Skip to main content

Federated genome-wide association study pipeline built with Flower and PLINK

Project description

Federated GWAS Pipeline

This repository implements a federated pipeline for Genome-Wide Association Studies (GWAS) using Flower, PLINK, and custom privacy-preserving protocols. The pipeline supports multi-stage, multi-client GWAS with reproducible outputs and structured logging.

For release verification steps, see RELEASE.md. For implementation details and change history, see CURRENT_VERSION.md.


Environment Setup

Option 1: UV (recommended)

Install uv:

curl -LsSf https://astral.sh/uv/install.sh | sh

Sync dependencies (Python 3.11+):

uv sync --python 3.11

Optional dev dependencies:

uv sync --dev

Option 2: Conda

conda create -n fedgwas python=3.11 -y
conda activate fedgwas
pip install -e .

+ + + + +

▶ _Exercise brief_: In the federated GWAS pipeline description, turn the paragraph beginning "This repository implements" into a short bulleted list that keeps its main facts. The material after this plays no part in it.

+ + + + +

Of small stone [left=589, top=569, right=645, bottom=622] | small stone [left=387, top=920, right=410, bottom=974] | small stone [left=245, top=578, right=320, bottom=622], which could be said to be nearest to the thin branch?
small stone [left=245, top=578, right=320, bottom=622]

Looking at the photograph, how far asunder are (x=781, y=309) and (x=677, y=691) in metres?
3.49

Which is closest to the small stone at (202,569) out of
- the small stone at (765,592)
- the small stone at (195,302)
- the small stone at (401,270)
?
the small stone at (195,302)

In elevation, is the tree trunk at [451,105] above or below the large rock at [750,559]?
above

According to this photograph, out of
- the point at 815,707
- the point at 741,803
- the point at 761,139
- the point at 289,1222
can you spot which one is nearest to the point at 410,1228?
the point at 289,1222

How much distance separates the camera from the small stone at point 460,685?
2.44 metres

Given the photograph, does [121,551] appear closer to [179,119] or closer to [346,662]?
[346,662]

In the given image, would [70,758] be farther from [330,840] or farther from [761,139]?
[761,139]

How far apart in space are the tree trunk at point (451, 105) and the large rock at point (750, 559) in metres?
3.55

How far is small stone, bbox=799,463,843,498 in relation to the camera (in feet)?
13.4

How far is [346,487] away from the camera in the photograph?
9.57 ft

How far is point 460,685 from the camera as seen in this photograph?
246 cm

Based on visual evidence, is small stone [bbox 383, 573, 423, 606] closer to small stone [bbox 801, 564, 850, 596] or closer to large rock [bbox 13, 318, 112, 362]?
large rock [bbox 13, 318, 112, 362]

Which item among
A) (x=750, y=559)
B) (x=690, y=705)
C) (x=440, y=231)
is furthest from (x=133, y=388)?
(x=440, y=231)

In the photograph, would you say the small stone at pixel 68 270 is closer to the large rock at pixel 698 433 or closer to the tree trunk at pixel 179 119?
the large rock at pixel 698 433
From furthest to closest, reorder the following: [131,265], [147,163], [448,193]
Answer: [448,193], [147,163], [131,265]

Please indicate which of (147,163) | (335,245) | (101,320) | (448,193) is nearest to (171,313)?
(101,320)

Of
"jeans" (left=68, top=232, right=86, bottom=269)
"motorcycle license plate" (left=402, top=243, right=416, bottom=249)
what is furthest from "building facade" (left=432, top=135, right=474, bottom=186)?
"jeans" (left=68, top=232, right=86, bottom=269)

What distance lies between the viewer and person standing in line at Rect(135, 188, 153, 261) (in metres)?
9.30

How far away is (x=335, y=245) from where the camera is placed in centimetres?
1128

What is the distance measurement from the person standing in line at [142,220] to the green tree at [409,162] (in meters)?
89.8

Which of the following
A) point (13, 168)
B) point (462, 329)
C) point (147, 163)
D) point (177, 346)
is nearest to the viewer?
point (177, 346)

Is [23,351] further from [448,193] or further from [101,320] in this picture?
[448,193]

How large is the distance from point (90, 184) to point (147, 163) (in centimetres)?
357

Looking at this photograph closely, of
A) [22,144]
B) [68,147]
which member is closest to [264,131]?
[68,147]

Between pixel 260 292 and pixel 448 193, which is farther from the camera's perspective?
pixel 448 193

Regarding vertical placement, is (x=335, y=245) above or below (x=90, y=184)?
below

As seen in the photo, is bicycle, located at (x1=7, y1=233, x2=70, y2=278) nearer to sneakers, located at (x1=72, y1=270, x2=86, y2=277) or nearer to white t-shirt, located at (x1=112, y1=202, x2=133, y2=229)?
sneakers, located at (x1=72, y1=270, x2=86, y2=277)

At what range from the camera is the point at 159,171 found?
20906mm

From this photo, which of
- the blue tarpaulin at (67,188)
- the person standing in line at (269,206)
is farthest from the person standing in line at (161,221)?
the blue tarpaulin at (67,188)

+ + + + +

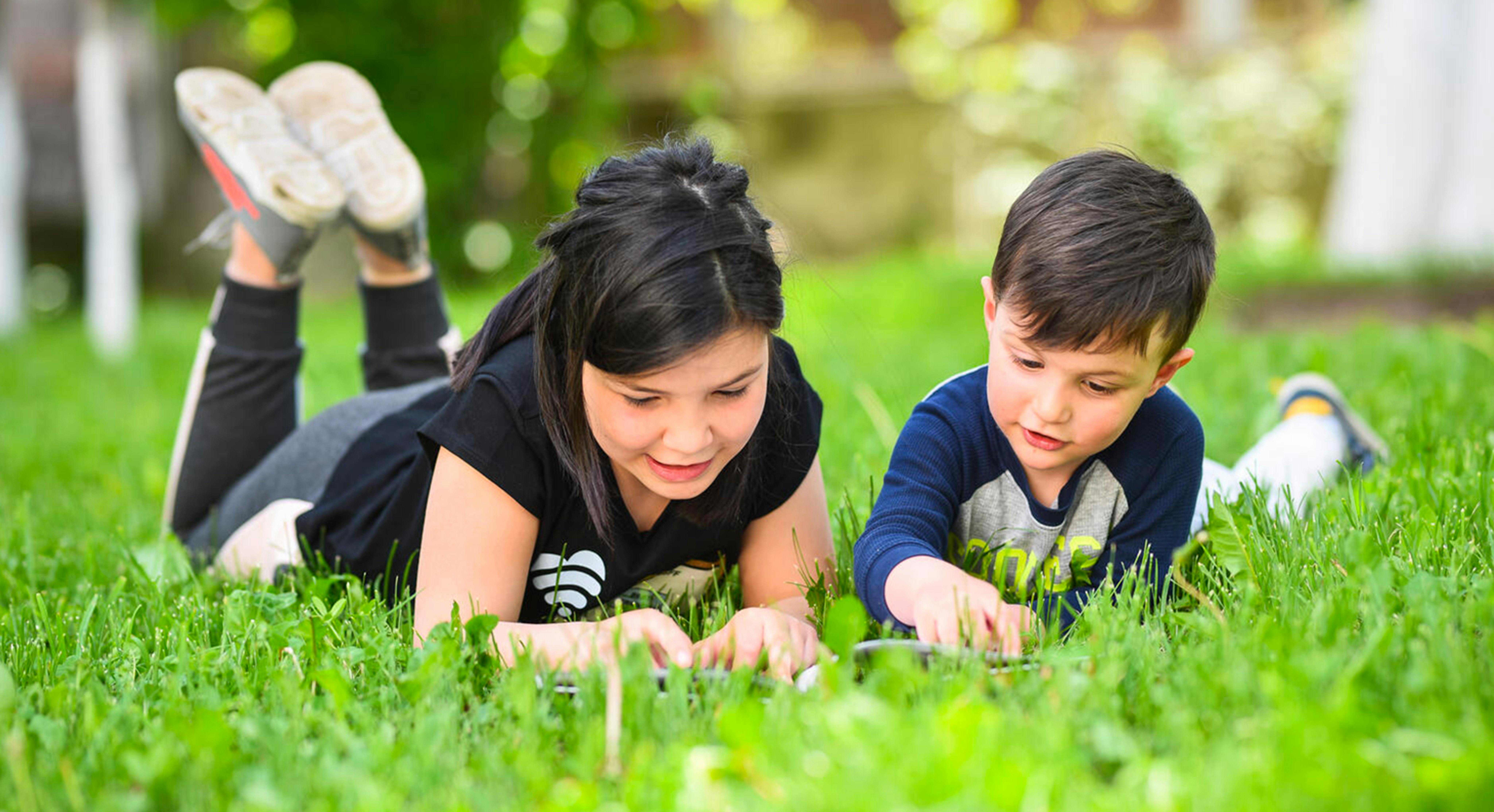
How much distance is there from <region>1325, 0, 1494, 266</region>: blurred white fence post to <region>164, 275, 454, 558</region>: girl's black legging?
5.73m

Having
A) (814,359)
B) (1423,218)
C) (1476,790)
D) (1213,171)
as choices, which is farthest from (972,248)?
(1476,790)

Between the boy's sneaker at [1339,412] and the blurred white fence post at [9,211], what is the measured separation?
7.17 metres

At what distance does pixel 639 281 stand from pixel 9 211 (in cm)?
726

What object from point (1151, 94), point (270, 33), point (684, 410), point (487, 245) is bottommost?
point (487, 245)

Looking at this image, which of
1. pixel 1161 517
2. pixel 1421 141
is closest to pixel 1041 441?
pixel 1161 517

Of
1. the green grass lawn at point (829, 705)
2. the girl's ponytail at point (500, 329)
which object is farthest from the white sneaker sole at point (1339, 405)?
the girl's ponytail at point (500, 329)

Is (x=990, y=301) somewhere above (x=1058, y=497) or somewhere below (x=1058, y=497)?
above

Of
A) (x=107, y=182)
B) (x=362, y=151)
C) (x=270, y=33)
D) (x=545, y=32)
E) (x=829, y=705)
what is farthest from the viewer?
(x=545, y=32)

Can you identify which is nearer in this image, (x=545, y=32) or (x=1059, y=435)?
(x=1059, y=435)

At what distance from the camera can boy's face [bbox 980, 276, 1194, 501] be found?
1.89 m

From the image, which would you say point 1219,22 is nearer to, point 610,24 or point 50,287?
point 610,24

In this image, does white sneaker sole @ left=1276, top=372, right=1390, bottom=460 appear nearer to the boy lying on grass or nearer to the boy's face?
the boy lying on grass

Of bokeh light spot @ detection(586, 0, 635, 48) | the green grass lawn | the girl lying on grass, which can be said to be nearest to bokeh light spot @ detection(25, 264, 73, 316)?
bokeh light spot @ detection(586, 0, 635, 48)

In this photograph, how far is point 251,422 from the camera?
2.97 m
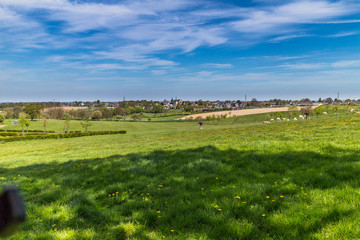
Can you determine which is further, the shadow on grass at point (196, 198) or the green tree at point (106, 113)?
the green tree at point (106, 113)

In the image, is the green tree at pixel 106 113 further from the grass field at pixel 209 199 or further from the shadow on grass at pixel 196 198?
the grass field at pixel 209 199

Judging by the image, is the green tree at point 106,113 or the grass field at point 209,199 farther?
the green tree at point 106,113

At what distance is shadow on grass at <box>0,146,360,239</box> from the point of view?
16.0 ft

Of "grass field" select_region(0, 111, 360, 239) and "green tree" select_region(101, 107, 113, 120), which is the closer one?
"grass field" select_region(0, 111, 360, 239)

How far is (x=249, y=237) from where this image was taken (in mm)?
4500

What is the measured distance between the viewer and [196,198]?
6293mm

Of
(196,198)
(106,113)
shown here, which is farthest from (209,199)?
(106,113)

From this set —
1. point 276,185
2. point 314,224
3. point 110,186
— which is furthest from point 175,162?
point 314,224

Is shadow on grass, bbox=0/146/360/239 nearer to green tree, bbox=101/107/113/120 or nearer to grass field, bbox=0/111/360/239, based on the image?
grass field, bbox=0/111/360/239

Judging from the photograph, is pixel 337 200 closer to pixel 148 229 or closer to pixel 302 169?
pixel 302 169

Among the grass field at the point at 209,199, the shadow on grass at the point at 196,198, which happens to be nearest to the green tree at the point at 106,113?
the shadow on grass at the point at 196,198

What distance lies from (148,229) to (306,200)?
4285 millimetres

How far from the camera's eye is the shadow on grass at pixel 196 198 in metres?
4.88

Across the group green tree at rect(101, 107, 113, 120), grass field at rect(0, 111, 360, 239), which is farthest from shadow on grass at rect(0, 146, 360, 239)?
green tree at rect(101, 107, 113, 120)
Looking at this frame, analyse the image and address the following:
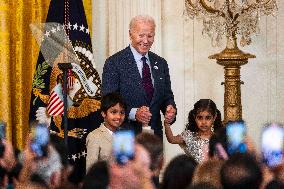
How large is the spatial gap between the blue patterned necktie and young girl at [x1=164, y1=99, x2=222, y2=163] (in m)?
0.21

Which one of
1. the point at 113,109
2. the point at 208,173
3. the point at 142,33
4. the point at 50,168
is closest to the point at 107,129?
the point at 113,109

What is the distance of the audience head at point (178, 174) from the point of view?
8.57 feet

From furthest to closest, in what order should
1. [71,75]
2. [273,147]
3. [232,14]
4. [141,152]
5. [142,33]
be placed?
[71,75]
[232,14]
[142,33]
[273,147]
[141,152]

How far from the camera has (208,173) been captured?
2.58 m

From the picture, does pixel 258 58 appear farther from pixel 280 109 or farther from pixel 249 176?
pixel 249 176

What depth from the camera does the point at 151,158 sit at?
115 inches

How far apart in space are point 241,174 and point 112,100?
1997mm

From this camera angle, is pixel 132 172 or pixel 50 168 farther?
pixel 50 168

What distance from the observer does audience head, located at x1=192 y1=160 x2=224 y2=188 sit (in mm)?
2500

+ + + + +

▶ _Response to this task_:
- Federated pipeline for Genome-Wide Association Studies (GWAS)
- Built with Flower, PLINK, and custom privacy-preserving protocols
- Supports multi-stage, multi-client GWAS
- Gives reproducible outputs and structured logging